The real problem in HOI3 is that certain types of modifiers are multiplicative not additive. Within a certain category like CA bonus, it's additive so a 10% bonus from panzer leader stacks with 10% from units for 20%.
However, with other factors like leader skill, experience, weather, fort modifiers it's multiplicative.
So having a say 50% experience bonus, 50% CA bonus, 40% leader bonus for example, stacks into 1.5*1.5*1.4 = 3.15 (315% total modifier).
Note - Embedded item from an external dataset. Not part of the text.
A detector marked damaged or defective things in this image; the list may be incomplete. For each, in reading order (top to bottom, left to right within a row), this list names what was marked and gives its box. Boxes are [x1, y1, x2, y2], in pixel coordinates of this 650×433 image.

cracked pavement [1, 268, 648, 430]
This is quite conservative considering some of the HOI3 mods out there, and even in base HOI3 it's possible to stack up some pretty big bonuses and farm experience once you setup your OOB.
BICE takes this to an extreme, where fort modifiers are completely off the scales since there's a maximum -99% (multiplied by 0.01) for fort modifiers. However the base fort modifier is -23% per level, so a level 10 (-230% = -99%) fort has no difference from a level 5 (-115% = -99%) fort, but forces players to stack up fort bonuses to try to minimize this penalty (typically possible to achieve over 100%). This can lead to the aforementioned weird situations like in winter + mud a single brigade of MIL can hold off an entire panzer corp advancing on plains.
It also leads to weird situations like having a level 10 fort in vanilla HOI3 is literally 10x as effective as having a level 9 fort because -90% and -99% is actually a 1% vs 10% modifier (without other modifiers involved).
So in summary, balancing such huge modifiers that can multiple with other factors could be a little hard because that 50% modifier could snowball with other modifiers (if there are a lot more like HOI3). Linear scaling of bonuses can also sometimes make no sense in reality where the last 10% of effort gives you so much more value than the first 90%.